Sus recuerdos de las dos guerras son claros, de la primera no recuerda mucho ya que era muy pequeña, sí tiene presente la tardanza de su papá para retornar de ella, teniendo la incertidumbre de saber si estaba vivo. En la segunda guerra, su memoria guarda momentos de angustia, como los de las noches que pasaba en los refugios, o la falta de comida, racionada o buscando raíces, pero sobreviviendo.
Es a fines de la segunda cuando conoce a su marido, Alfredo, que residía en Argentina desde 1931 pero que luego de la guerra había viajado a su país natal. En Argentina ella se dedicó a cuidar a sus hijos, Irene y Pedro y también a jugar al golf, pasión que también la acompañaba desde su infancia. Durante años vivieron en Buenos Aires, para trasladarse a Pinamar en los veranos, trabando amistad con Carlos Gesell, creador y forestador de este increíble lugar.
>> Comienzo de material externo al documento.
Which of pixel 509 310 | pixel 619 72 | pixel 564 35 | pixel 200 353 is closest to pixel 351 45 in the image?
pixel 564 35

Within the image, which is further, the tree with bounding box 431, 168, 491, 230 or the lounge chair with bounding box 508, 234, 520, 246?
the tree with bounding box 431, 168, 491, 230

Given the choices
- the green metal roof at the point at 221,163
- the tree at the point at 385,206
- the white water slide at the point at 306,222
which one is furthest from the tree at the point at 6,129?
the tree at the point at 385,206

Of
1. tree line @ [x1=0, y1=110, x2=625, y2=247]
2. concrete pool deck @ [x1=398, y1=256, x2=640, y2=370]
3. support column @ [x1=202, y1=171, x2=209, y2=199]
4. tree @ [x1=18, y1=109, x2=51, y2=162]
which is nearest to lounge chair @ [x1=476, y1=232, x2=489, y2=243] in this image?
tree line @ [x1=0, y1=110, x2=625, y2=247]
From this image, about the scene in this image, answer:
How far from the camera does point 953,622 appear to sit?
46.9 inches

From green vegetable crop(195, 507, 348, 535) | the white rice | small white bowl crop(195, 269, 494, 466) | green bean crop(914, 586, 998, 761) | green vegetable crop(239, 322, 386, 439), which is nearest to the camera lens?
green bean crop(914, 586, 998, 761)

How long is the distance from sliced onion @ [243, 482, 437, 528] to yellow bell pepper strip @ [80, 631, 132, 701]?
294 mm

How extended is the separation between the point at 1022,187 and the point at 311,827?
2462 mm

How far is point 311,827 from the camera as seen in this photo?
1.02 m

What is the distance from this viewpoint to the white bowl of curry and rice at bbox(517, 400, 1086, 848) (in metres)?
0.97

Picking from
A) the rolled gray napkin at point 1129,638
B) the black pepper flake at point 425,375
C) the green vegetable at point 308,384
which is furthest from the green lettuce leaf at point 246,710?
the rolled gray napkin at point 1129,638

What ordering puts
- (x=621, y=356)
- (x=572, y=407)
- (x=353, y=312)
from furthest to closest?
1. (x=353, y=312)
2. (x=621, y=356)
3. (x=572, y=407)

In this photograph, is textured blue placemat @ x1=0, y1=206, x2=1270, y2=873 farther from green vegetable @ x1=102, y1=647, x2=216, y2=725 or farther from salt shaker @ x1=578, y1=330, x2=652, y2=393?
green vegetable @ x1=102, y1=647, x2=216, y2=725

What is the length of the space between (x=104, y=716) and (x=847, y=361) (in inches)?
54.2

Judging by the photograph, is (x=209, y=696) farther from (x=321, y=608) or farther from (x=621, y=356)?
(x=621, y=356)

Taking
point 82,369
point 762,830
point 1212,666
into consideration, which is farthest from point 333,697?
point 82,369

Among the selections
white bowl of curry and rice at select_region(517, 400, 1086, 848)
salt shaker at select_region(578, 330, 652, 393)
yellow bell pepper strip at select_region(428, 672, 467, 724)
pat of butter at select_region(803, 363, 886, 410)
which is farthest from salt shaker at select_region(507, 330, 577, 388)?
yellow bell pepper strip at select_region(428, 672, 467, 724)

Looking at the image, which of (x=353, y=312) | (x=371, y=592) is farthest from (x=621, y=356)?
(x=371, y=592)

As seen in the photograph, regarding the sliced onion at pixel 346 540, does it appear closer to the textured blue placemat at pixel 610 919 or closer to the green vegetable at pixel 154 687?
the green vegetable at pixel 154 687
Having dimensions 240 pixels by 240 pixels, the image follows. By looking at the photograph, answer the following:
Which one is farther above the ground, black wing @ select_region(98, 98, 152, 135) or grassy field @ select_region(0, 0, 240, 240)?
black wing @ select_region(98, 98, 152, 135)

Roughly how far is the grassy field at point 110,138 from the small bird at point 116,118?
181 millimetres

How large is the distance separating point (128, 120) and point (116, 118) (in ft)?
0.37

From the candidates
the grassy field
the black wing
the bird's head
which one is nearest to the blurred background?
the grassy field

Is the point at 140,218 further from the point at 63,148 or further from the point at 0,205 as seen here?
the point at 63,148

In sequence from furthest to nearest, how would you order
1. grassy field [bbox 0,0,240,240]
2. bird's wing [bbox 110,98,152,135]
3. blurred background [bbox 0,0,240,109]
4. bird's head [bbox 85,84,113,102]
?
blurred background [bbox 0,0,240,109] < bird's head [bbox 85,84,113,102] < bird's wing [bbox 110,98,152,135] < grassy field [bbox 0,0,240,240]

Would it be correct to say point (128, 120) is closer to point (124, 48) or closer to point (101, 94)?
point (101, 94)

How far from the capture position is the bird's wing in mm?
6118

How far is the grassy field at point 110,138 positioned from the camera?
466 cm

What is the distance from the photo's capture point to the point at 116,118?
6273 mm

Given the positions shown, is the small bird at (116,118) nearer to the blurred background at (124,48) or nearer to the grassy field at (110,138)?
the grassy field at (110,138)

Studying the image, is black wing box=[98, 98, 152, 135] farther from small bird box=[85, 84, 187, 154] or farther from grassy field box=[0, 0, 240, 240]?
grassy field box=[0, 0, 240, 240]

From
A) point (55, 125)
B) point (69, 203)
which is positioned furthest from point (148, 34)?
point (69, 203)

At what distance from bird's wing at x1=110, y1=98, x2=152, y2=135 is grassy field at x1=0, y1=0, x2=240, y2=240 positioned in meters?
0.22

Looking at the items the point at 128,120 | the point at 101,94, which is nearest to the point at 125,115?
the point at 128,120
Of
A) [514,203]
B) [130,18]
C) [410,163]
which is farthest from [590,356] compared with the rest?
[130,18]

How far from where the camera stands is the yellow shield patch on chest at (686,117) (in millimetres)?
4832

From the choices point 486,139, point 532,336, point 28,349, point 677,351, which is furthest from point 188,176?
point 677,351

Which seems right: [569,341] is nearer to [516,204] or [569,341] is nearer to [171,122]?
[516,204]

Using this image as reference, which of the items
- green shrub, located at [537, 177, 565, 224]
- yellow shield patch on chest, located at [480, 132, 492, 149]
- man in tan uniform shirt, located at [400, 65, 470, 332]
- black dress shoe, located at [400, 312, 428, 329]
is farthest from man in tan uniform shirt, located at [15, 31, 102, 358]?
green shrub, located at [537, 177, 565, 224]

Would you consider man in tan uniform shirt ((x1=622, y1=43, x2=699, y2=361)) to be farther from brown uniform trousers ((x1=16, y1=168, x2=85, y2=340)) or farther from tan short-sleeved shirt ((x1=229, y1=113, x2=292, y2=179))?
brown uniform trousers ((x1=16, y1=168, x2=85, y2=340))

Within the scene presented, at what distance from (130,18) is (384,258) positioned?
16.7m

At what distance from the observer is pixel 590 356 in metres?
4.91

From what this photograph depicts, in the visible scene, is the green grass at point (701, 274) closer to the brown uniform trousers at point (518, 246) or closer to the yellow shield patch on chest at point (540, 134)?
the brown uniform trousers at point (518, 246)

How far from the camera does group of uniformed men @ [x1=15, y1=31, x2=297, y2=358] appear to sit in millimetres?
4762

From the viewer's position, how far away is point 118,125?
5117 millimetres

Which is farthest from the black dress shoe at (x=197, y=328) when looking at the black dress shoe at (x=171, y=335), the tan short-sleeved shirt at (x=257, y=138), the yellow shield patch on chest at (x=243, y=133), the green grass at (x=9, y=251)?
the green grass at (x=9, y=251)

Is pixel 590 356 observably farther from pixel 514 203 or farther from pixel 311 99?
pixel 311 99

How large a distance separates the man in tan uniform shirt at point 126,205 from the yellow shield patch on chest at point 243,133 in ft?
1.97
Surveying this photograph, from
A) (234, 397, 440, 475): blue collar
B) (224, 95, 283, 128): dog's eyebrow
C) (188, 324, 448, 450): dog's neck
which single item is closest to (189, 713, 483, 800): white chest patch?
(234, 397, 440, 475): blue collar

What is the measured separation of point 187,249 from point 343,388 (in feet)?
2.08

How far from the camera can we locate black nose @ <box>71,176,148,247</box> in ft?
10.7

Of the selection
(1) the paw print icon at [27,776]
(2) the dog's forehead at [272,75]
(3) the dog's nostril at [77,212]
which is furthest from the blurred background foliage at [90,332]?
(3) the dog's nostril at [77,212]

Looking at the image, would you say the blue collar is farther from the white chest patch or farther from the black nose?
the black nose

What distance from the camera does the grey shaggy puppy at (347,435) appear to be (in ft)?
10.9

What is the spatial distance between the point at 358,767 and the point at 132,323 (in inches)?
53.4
Su mente se remonta a los inicios de Pinamar, en los que era “todo playa y médanos”, en una época en las que los terrenos eran amplios y espaciosos, como su casa, que está ubicada a sólo 200 metros del mar, sobre un médano, desde allí, interpretando el viento, sabe si habrá olas en el agua. “El mar es mi vida, es mi hermano”, dice y en su mirada que se pierde en la inmensidad del mar, sabe que su sabiduría, también, seguramente, viene del mar.